PASSAGE TO READ.

The Equalities Challenge

About this advice

This is a general advice paper covering a number of broad ‘equalities’ issues, what the NAHT is doing about the overall challenge and how your school can play its part in meeting what is undoubtedly one of ‘the’ issues facing our communities and society today.

Let’s consider some of the latest data on equality issues in schools:

  • British school leadership, as a whole, is still not that diverse or inclusive
  • It’s estimated by the DfE that just over 3% of head teachers are of an ethnic origin that isn’t white
  • While 74% of all classroom teachers are female, only 62% of head teachers are female
  • There is no reliable data on the percentage of head teachers who class themselves as disabled
  • Data on LGBT school leaders is, at best, opaque.

Not the finest set of data you’ve seen I guess but perhaps not surprising. Whatever we think about these issues, it’s important for you to know what the NAHT is doing about it and how it’s playing it’s part in meeting the equalities challenge.

 

What are NAHT doing to support the challenge?

NAHT’s Diversity & Inclusion Committee, a sub-committee of its National Executive has recently recommended that NAHT develops a vision that will facilitate:

  • Support for our members in meeting the needs of pupils and staff with protected characteristics in their schools
  • Support the protected characteristics of NAHT members to ensure inclusivity and representation
  • The development of an inclusive and diverse workforce and employment practices within NAHT.

Those NAHT teams responsible for the delivery of the above will be providing progress reports back to the committee at agreed intervals.

TASK ITEM. Carry on writing the NAHT equalities advice paper, picking up right after its last sentence. The material that comes next has nothing to do with this.

(Dataset entries)
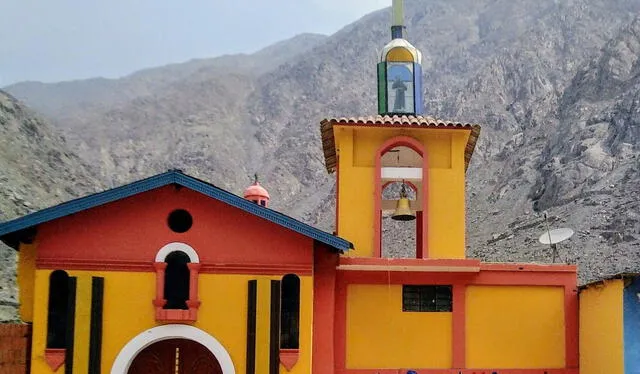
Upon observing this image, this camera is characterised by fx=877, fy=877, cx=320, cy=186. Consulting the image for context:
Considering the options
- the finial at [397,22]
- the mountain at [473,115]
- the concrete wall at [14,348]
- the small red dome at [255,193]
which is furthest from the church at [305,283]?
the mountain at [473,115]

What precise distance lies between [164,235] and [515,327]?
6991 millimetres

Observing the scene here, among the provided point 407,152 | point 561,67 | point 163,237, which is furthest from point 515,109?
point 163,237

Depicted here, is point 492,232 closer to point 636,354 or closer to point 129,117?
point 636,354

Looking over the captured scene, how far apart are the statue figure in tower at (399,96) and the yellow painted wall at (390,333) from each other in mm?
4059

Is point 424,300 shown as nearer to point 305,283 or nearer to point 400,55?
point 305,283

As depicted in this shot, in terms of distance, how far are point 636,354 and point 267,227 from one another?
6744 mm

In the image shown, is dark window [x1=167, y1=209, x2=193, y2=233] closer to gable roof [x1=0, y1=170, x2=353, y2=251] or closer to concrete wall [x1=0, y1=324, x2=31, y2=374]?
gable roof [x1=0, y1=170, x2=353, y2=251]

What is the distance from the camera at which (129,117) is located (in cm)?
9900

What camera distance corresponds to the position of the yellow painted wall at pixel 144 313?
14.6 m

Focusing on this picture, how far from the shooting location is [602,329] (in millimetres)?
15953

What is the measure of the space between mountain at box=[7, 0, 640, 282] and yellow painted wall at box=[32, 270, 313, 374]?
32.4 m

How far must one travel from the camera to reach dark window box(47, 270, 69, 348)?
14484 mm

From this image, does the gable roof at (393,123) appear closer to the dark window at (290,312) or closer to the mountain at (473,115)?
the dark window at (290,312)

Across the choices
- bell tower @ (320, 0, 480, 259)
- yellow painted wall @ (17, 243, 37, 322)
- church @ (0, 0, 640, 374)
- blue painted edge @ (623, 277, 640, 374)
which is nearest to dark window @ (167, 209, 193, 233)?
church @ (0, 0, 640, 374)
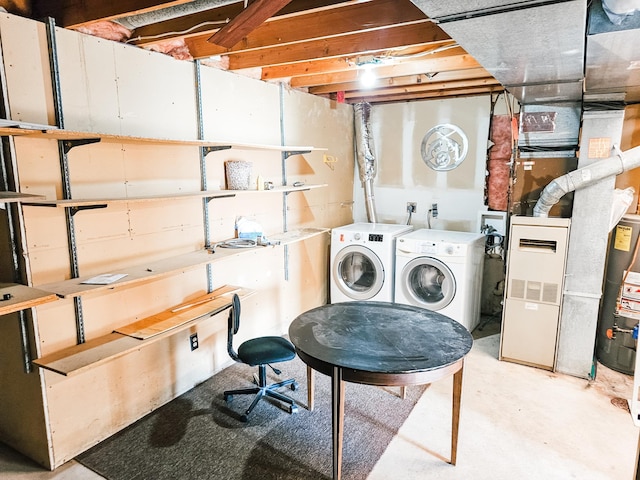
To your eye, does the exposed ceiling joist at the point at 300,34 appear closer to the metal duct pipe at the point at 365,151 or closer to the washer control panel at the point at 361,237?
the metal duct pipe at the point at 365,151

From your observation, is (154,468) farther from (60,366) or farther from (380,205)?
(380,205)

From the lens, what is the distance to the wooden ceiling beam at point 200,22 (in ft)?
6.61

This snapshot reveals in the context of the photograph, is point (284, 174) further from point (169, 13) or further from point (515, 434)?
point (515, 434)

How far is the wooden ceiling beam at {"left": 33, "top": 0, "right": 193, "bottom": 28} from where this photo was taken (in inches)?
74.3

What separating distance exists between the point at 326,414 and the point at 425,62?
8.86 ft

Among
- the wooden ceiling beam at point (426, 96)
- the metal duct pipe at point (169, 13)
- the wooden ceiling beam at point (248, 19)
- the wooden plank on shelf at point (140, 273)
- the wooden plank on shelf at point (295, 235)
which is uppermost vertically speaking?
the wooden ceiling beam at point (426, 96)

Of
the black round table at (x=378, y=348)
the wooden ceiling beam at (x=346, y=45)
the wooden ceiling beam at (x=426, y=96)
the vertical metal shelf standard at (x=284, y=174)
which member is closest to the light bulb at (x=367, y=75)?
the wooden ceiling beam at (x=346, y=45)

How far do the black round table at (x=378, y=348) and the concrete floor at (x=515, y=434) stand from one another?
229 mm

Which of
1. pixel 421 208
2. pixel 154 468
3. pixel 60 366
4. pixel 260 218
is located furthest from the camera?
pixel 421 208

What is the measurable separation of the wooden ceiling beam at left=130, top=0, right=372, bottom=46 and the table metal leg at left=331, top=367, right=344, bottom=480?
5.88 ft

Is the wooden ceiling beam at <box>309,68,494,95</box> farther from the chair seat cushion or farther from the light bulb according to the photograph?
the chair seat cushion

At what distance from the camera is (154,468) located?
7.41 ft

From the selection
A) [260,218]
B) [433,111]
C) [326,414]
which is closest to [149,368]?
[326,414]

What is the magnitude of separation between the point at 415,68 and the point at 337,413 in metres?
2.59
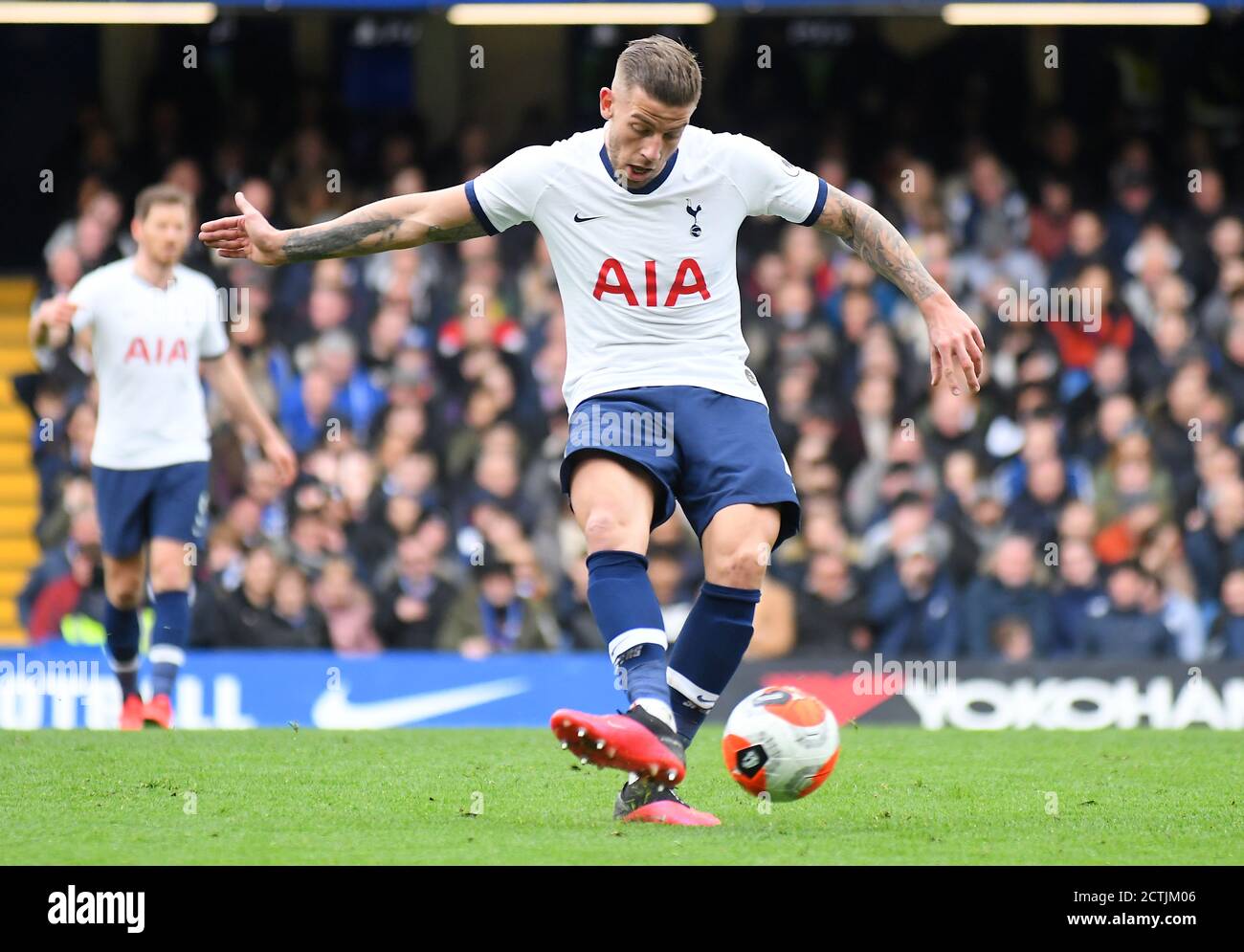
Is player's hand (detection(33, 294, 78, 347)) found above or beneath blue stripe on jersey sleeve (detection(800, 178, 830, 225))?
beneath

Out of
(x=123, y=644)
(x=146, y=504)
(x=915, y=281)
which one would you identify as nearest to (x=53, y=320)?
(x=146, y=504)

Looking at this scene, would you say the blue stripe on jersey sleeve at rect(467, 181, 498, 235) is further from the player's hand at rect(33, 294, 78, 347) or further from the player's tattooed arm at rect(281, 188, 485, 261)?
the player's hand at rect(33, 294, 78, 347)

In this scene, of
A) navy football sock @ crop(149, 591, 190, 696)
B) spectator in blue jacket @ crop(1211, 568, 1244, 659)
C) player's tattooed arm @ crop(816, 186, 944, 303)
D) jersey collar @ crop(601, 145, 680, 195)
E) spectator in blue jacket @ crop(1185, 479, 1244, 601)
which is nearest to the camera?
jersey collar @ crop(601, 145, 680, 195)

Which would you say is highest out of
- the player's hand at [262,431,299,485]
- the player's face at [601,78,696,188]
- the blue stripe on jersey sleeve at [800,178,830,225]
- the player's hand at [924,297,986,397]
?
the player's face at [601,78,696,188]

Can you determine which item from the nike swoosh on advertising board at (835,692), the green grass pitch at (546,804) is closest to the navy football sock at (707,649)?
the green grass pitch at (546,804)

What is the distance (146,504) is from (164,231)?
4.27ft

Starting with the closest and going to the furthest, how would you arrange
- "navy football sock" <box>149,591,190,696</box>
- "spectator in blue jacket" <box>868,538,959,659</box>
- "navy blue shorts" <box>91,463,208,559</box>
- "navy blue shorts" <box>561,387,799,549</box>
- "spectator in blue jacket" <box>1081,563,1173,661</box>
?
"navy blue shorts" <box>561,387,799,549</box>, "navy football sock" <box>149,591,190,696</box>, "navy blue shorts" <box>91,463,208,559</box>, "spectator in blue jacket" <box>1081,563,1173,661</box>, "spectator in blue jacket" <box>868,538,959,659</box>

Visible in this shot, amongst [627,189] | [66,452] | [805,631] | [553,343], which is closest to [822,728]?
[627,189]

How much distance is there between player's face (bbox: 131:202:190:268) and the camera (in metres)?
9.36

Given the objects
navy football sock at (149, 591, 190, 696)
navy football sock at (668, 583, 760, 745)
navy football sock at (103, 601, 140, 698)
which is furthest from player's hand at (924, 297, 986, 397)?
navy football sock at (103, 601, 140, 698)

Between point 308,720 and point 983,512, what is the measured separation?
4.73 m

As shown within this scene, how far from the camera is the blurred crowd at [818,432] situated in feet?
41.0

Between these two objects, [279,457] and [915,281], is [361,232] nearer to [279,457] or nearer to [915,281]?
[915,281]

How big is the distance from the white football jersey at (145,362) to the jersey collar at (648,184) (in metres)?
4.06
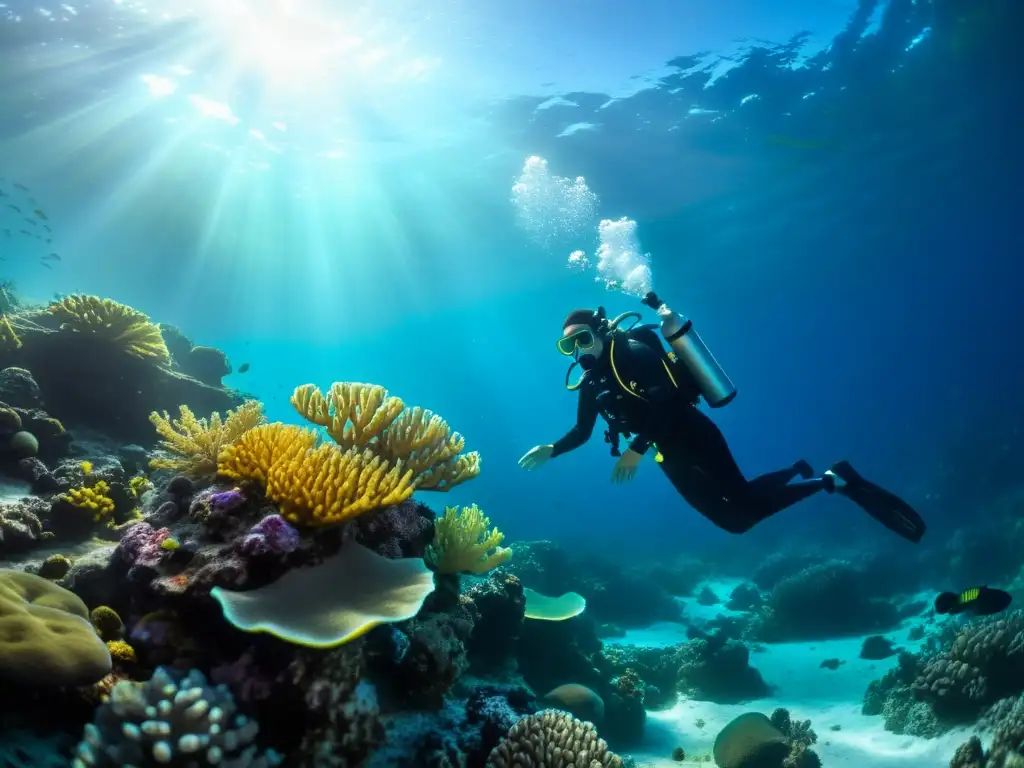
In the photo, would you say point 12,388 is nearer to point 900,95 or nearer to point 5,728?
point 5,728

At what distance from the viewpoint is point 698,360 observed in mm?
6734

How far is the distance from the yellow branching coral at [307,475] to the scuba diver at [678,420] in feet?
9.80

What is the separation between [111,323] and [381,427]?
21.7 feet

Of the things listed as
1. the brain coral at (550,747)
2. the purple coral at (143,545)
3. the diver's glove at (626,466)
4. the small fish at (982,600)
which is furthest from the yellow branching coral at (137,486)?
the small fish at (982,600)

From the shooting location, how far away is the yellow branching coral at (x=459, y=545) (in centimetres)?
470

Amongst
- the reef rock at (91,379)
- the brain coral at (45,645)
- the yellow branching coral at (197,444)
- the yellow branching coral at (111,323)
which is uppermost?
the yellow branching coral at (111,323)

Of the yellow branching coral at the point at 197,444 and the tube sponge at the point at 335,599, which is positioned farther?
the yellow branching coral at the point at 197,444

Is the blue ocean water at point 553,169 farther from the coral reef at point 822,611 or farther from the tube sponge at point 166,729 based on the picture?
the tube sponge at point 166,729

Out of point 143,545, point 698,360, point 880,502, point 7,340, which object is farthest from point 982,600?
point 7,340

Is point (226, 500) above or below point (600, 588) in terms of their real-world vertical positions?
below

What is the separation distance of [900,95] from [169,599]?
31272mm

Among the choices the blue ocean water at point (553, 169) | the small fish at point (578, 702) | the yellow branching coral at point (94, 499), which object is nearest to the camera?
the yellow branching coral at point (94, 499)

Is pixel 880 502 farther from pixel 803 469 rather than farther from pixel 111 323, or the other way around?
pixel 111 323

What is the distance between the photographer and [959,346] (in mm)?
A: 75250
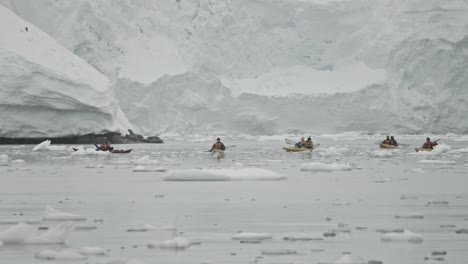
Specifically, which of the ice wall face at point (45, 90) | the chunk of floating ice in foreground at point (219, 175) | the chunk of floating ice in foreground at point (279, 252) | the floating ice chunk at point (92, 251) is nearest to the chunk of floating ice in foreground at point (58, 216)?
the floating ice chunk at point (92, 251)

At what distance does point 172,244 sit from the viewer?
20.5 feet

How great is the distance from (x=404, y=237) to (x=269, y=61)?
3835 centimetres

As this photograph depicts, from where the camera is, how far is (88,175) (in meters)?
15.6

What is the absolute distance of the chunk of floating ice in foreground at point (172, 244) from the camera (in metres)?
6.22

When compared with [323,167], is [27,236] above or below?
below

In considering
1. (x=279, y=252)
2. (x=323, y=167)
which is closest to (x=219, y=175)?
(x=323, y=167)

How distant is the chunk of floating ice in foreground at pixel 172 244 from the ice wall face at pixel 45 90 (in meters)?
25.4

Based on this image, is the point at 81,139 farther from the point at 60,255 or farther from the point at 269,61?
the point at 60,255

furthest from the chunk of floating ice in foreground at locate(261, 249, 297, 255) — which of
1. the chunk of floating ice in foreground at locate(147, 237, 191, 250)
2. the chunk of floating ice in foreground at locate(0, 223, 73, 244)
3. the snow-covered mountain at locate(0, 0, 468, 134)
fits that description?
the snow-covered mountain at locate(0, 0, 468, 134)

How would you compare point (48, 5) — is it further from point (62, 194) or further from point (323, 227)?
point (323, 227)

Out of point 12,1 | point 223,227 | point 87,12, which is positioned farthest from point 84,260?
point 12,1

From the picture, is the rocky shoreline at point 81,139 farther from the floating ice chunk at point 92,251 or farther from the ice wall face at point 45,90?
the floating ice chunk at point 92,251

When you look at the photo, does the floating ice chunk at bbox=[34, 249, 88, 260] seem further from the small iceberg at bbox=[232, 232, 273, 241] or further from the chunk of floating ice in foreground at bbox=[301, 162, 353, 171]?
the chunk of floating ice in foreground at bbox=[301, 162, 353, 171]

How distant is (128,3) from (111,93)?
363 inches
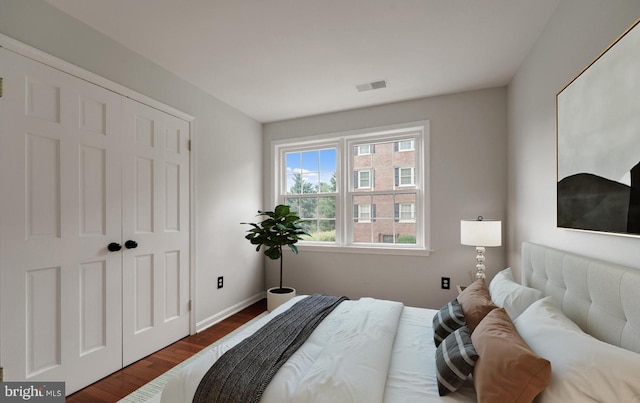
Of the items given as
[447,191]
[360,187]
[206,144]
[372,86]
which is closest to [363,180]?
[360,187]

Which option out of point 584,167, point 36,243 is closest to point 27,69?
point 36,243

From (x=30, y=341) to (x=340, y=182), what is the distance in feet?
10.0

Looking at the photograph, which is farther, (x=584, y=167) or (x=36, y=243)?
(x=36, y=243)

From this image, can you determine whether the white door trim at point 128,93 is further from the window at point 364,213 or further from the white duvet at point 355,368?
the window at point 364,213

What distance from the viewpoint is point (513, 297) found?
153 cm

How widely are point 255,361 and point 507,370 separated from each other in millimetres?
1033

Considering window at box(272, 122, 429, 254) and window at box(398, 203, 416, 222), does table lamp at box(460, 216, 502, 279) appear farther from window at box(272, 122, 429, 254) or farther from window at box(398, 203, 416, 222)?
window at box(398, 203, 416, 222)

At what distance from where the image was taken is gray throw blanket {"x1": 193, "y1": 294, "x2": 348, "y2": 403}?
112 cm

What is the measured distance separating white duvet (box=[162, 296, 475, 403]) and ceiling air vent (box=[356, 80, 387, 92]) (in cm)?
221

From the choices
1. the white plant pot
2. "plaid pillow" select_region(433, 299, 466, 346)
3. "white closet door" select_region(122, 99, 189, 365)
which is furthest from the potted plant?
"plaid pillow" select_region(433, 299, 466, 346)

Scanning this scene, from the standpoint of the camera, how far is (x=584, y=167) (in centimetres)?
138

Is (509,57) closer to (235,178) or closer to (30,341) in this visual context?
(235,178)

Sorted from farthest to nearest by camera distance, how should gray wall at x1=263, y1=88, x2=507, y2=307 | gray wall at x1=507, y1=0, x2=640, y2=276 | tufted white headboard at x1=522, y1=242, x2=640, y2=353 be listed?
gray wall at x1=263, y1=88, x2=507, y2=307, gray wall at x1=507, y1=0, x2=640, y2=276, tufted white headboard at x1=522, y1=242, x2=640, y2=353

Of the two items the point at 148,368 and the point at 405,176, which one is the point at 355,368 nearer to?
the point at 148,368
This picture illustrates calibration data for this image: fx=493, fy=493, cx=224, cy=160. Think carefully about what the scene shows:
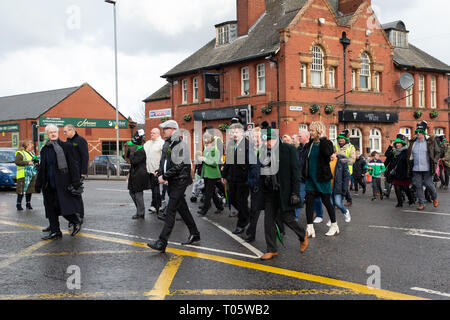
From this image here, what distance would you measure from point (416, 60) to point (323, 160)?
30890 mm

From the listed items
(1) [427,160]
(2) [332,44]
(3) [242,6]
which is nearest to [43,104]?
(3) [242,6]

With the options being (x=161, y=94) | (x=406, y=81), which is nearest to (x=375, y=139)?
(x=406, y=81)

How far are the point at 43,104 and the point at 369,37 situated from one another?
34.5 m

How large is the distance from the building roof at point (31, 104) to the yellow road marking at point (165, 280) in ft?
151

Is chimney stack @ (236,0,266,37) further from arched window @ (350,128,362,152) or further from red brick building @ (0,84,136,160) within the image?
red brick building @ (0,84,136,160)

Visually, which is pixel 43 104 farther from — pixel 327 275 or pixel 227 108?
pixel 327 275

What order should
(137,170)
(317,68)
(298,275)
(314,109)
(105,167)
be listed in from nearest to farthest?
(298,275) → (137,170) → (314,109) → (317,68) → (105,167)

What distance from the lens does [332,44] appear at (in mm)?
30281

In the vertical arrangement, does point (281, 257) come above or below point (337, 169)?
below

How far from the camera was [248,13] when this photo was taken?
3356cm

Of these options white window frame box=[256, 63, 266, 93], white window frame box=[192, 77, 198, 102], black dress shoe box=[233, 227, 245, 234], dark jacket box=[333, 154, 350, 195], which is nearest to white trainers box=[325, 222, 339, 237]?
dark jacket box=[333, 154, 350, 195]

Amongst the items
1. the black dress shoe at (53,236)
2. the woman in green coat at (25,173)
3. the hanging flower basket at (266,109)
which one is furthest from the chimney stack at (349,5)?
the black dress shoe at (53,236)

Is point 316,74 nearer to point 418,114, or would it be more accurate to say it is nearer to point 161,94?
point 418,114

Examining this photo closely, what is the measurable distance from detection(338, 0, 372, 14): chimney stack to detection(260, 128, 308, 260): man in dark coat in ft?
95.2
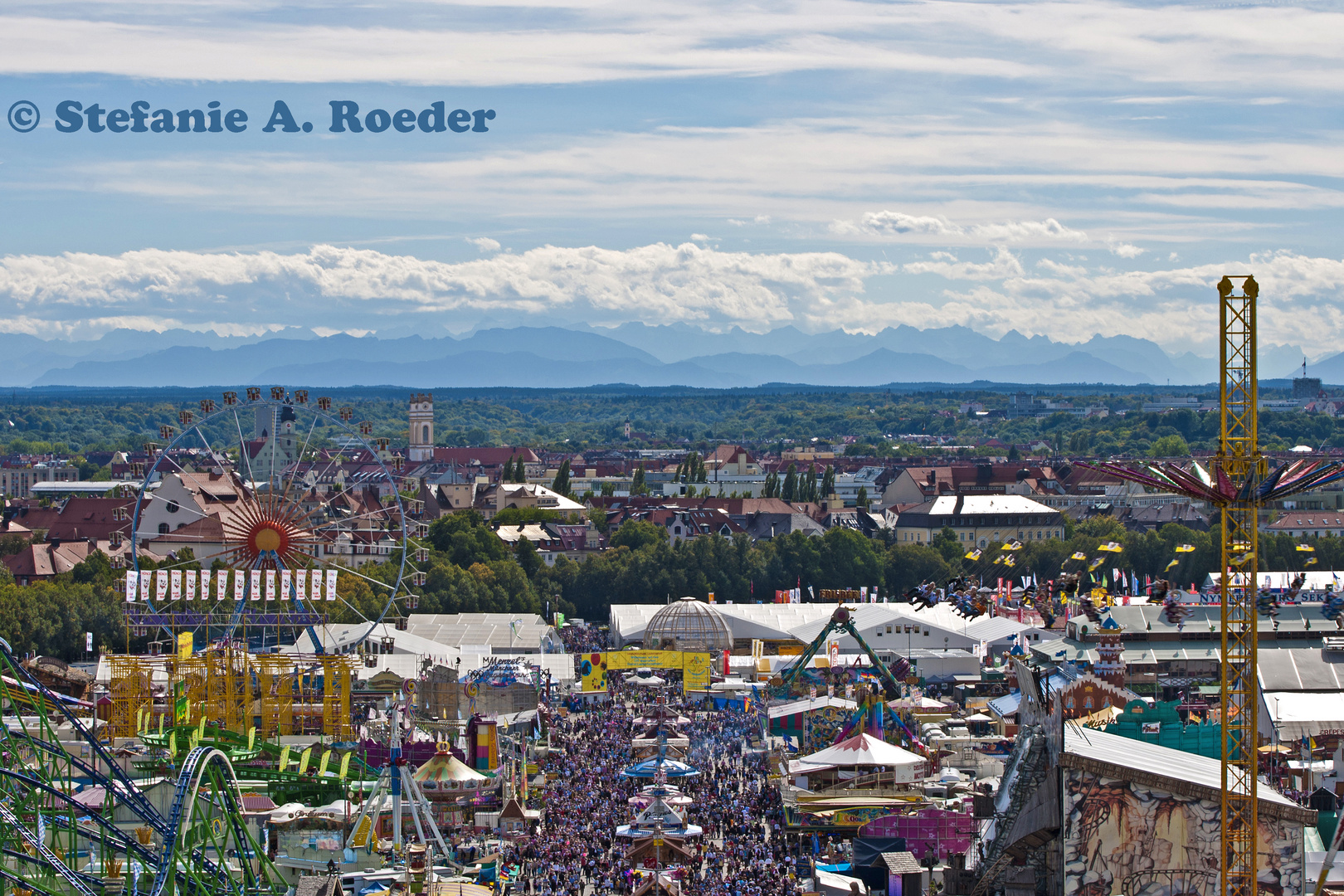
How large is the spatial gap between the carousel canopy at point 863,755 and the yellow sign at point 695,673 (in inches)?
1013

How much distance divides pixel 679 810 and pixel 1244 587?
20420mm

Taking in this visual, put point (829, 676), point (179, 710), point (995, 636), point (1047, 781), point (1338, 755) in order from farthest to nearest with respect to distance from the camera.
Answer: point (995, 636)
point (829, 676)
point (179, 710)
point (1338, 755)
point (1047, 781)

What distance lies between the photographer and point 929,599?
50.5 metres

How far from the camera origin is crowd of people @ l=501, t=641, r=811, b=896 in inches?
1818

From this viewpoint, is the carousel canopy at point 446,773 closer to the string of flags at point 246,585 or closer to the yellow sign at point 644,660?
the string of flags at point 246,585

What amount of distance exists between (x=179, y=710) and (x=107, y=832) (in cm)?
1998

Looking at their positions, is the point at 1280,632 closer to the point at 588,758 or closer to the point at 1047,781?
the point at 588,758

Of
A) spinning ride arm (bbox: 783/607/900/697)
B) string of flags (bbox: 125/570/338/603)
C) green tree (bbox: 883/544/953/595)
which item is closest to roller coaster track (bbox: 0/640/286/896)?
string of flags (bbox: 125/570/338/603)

TASK RESPONSE.
Next, we turn our attention to the part that schools can play in meeting the challenge, engaging key school stakeholders, and taking a look at LGBT and disability in particular.

 

Get school stakeholders engaged

  • Governors and trustees are responsible for appointing school leaders; NAHT believes that anyone sitting on school leader selection panels should have received relevant diversity and inclusion training, at the very least.
  • Enlightening governing bodies to the potential advantages of working flexibly and flexible working is also key to ensuring that school leaders, male and female, can balance their professional duties and their personal responsibilities, often caring for children and elderly parents simultaneously.
  • Raise staff awareness around relevant equalities issues and reflect the latest thinking in the school’s policies and practices.
  • Evidence of diversity and inclusion is something that Ofsted is keen on!

 

LGBT

  • NAHT, working alongside Stonewall, has developed some pioneering advice and guidance for school leaders on LGBT staffing and pupil issues. LGBT staff can provide important role models for pupils, important because Stonewall research has shown that 90% of LGBT pupils have been bullied because of their gender or sexuality and many struggle with anxiety and depression.

 

Schools can:

  • Cover LGBT issues as part of the curriculum (RSHE)
  • Tell parents that their school is tackling diversity and inclusion in lessons
  • Commission staff awareness training and professional development
  • Raise the school’s approach to diversity and inclusion on the school’s website

 

Disability

  • One of the challenges with disability is how you define someone as ‘disabled’. The Equality Act 2010 defines it as “a physical or mental impairment that has a substantial and long-term negative effect on your ability to do normal daily activities”.
  • Schools and school leaders have a duty of care to provide ‘reasonable adjustments’ to any employee with a disability – if you are unsure whether a particular condition qualifies as a disability, you need to seek the opinion of a medical practitioner, although the ultimate judgement of whether a condition is a disability is a legal one.
  • What is the extent of disability within the profession? The truth is that we don’t know.

 

Schools can:

Survey their own staff and devise an action plan to resolve identified issues.